Geary étudia la situation puis se tourna vers Desjani. « Juste une force d’autodéfense standard dans un système éloigné. Pas vraiment une menace. »
Elle haussa les épaules. « On pourrait les balayer si l’occasion se présentait. Ce sont des cibles légitimes.
— Je sais. Mais je ne m’attends pas à ce qu’ils aient la sottise de nous charger, et ils ne valent pas non plus la peine que nous perdions notre temps à les pourchasser en gaspillant nos cellules d’énergie. »
Desjani opina. « Ce sont de toute façon des vaisseaux de rebut. Quant aux menaces de l’intérieur, tous nos officiers de la sécurité des systèmes sont sur les dents et ils n’ont encore rien trouvé. »

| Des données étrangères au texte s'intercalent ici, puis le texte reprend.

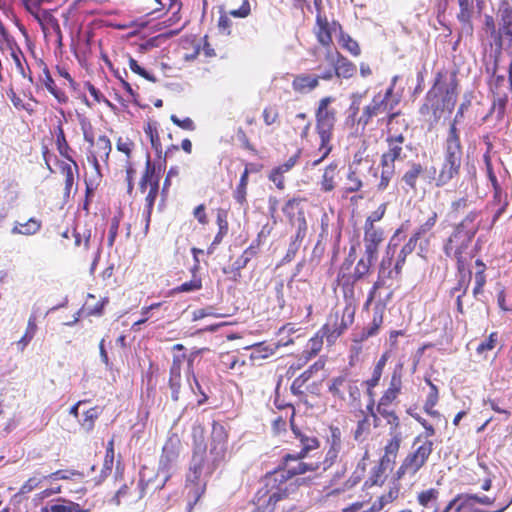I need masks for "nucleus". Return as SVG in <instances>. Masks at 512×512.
<instances>
[{
  "label": "nucleus",
  "mask_w": 512,
  "mask_h": 512,
  "mask_svg": "<svg viewBox=\"0 0 512 512\" xmlns=\"http://www.w3.org/2000/svg\"><path fill=\"white\" fill-rule=\"evenodd\" d=\"M223 462L220 458L207 452L201 444L196 445L190 461L186 481L191 485L190 493L197 501L206 490L209 477Z\"/></svg>",
  "instance_id": "nucleus-1"
},
{
  "label": "nucleus",
  "mask_w": 512,
  "mask_h": 512,
  "mask_svg": "<svg viewBox=\"0 0 512 512\" xmlns=\"http://www.w3.org/2000/svg\"><path fill=\"white\" fill-rule=\"evenodd\" d=\"M462 146L457 127L451 125L445 141L444 161L436 178V186L448 184L460 172Z\"/></svg>",
  "instance_id": "nucleus-2"
},
{
  "label": "nucleus",
  "mask_w": 512,
  "mask_h": 512,
  "mask_svg": "<svg viewBox=\"0 0 512 512\" xmlns=\"http://www.w3.org/2000/svg\"><path fill=\"white\" fill-rule=\"evenodd\" d=\"M439 74L433 87L427 93V99L431 102L433 114L437 116L438 112L444 110L452 111L457 99V82L451 78L449 83L442 82Z\"/></svg>",
  "instance_id": "nucleus-3"
},
{
  "label": "nucleus",
  "mask_w": 512,
  "mask_h": 512,
  "mask_svg": "<svg viewBox=\"0 0 512 512\" xmlns=\"http://www.w3.org/2000/svg\"><path fill=\"white\" fill-rule=\"evenodd\" d=\"M476 235L475 229H465V225L457 224L454 231L444 245V253L447 257H453L458 265L463 264V254L469 248Z\"/></svg>",
  "instance_id": "nucleus-4"
},
{
  "label": "nucleus",
  "mask_w": 512,
  "mask_h": 512,
  "mask_svg": "<svg viewBox=\"0 0 512 512\" xmlns=\"http://www.w3.org/2000/svg\"><path fill=\"white\" fill-rule=\"evenodd\" d=\"M394 109L393 103L384 102L382 93H377L372 101L363 108L362 115L358 118L357 123L365 128L373 117L383 113H388L387 125H393L394 120L399 116V112H391Z\"/></svg>",
  "instance_id": "nucleus-5"
},
{
  "label": "nucleus",
  "mask_w": 512,
  "mask_h": 512,
  "mask_svg": "<svg viewBox=\"0 0 512 512\" xmlns=\"http://www.w3.org/2000/svg\"><path fill=\"white\" fill-rule=\"evenodd\" d=\"M334 101L332 97H324L319 101L318 108L315 113L316 132L319 138L327 139L332 137V132L336 122V111L330 105Z\"/></svg>",
  "instance_id": "nucleus-6"
},
{
  "label": "nucleus",
  "mask_w": 512,
  "mask_h": 512,
  "mask_svg": "<svg viewBox=\"0 0 512 512\" xmlns=\"http://www.w3.org/2000/svg\"><path fill=\"white\" fill-rule=\"evenodd\" d=\"M290 479L292 477L287 473V469L282 463L276 470L266 475V486L270 488L269 503L275 504L287 495V488L283 485Z\"/></svg>",
  "instance_id": "nucleus-7"
},
{
  "label": "nucleus",
  "mask_w": 512,
  "mask_h": 512,
  "mask_svg": "<svg viewBox=\"0 0 512 512\" xmlns=\"http://www.w3.org/2000/svg\"><path fill=\"white\" fill-rule=\"evenodd\" d=\"M178 456L179 452L172 442L166 443L164 445L158 466V476H162L163 478L162 485H164L165 482H167L171 477ZM162 487L163 486L160 488Z\"/></svg>",
  "instance_id": "nucleus-8"
},
{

Rien apparemment ne menaçait la flotte. On pouvait donc s’inquiéter de nouveau des civils de Wendig. « Ce système stellaire ne donne pas l’impression d’avoir beaucoup souffert de la construction de l’hypernet. Selon vous, devons-nous déposer nos passagers sur l’installation orbitale ? Elle se trouve quasiment sur notre route et ne nous oblige pas à nous enfoncer très profond dans ce système stellaire. » La station orbitale de la géante gazeuse ne se trouvait qu’à une heure-lumière un quart de la flotte, légèrement à l’écart de la trajectoire qu’elle aurait empruntée pour gagner directement les points de saut menant aux deux systèmes entre lesquels Geary devrait choisir : Anahalt ou Dilawa. Pas trop loin, donc. Ralentir de nouveau la flotte pour permettre aux navettes de livrer leur cargaison serait le seul point noir : larguer les civils syndics ne lui coûterait qu’une petite perte de temps, assortie, en revanche, d’un gros gaspillage de cellules d’énergie.